### WHAT THE TASK REQUIRES
After finding "HEADZTRONG Polar Bear Helmet Cover" in the material below, output its line and every line after it through the last, exactly, but not the pictures.

### PROVIDED DATA
· · · ·
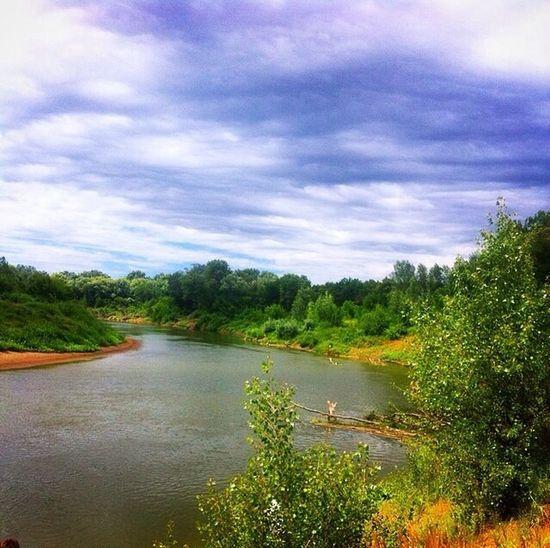 River Samarka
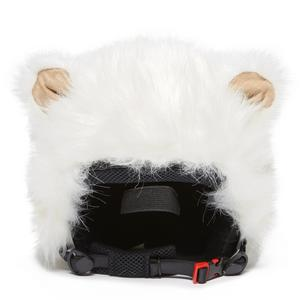 HEADZTRONG Polar Bear Helmet Cover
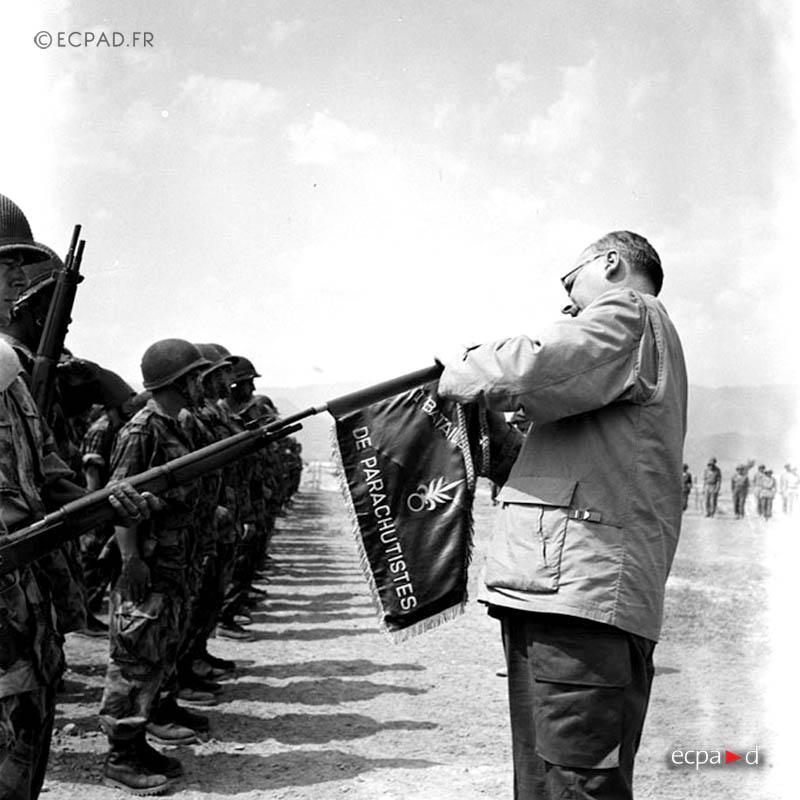 1er BEP - 1 BEP - Foreign Legion Etrangere - 1954 - Dien Bien Phu - Indochina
· · · ·
### TASK SOLUTION
 HEADZTRONG Polar Bear Helmet Cover
 1er BEP - 1 BEP - Foreign Legion Etrangere - 1954 - Dien Bien Phu - Indochina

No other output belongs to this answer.